- [Work to complete]
With all images omitted, write out the records word for word.

Collected data entries:
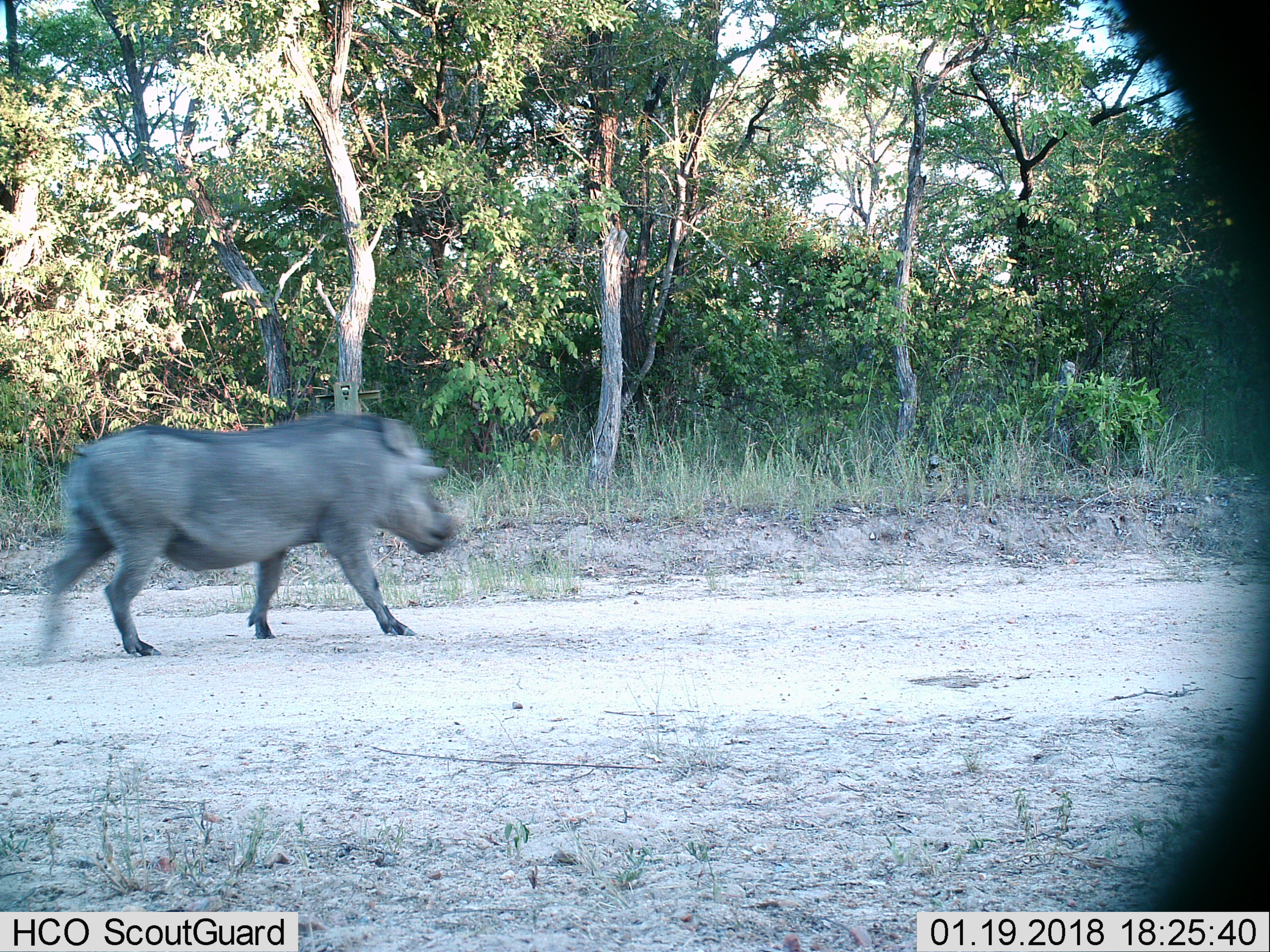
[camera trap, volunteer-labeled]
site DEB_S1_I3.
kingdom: Animalia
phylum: Chordata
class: Mammalia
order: Artiodactyla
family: Suidae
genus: Phacochoerus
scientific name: Phacochoerus africanus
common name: warthog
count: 1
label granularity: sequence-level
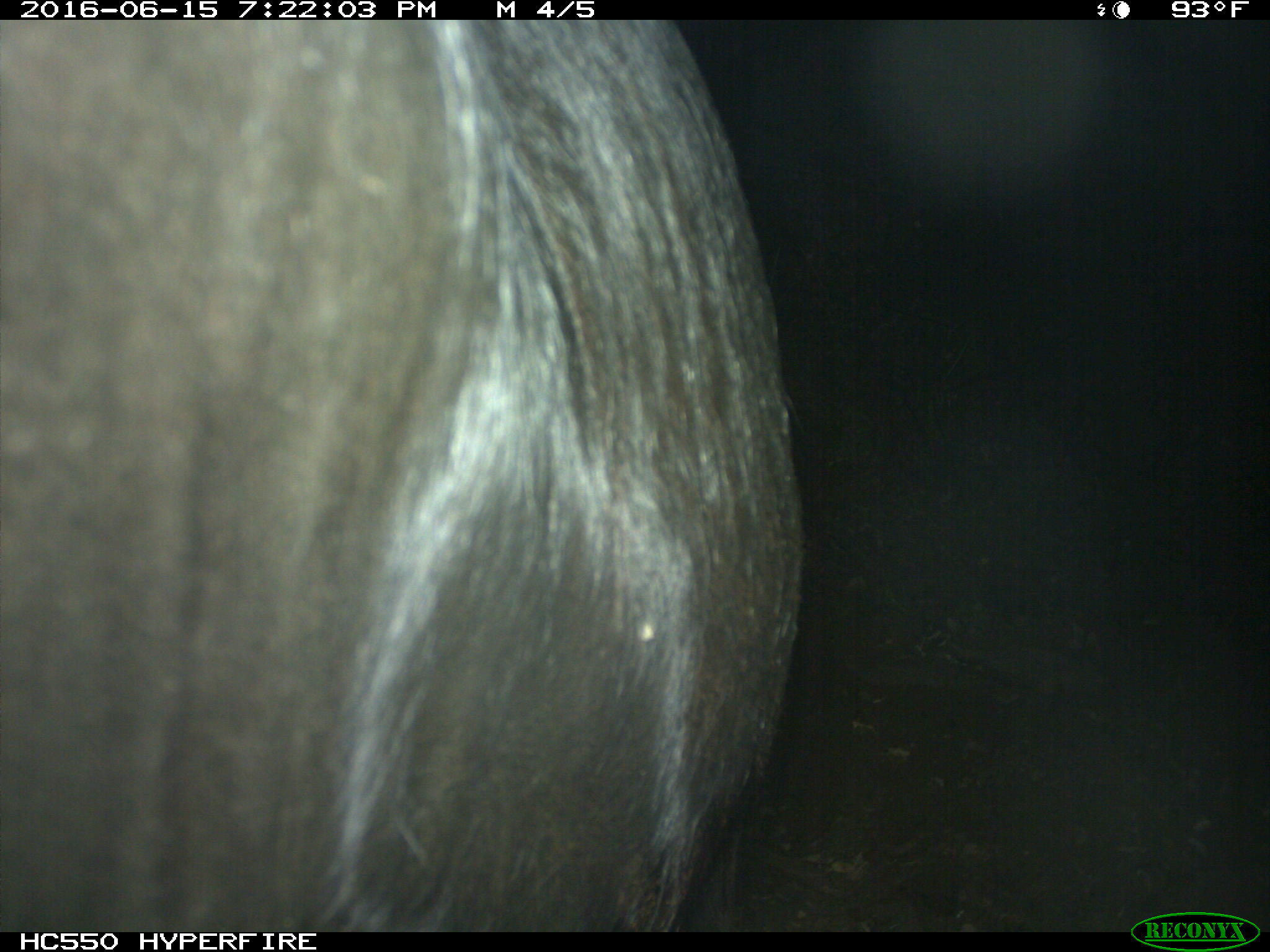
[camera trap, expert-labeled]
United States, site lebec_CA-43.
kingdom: Animalia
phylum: Chordata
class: Mammalia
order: Artiodactyla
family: Bovidae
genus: Bos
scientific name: Bos taurus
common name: domestic cow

- [Result of the task]
[camera trap, volunteer-labeled]
site DEB_S1_I3.
kingdom: Animalia
phylum: Chordata
class: Mammalia
order: Artiodactyla
family: Suidae
genus: Phacochoerus
scientific name: Phacochoerus africanus
common name: warthog
count: 1
label granularity: sequence-level
[camera trap, expert-labeled]
United States, site lebec_CA-43.
kingdom: Animalia
phylum: Chordata
class: Mammalia
order: Artiodactyla
family: Bovidae
genus: Bos
scientific name: Bos taurus
common name: domestic cow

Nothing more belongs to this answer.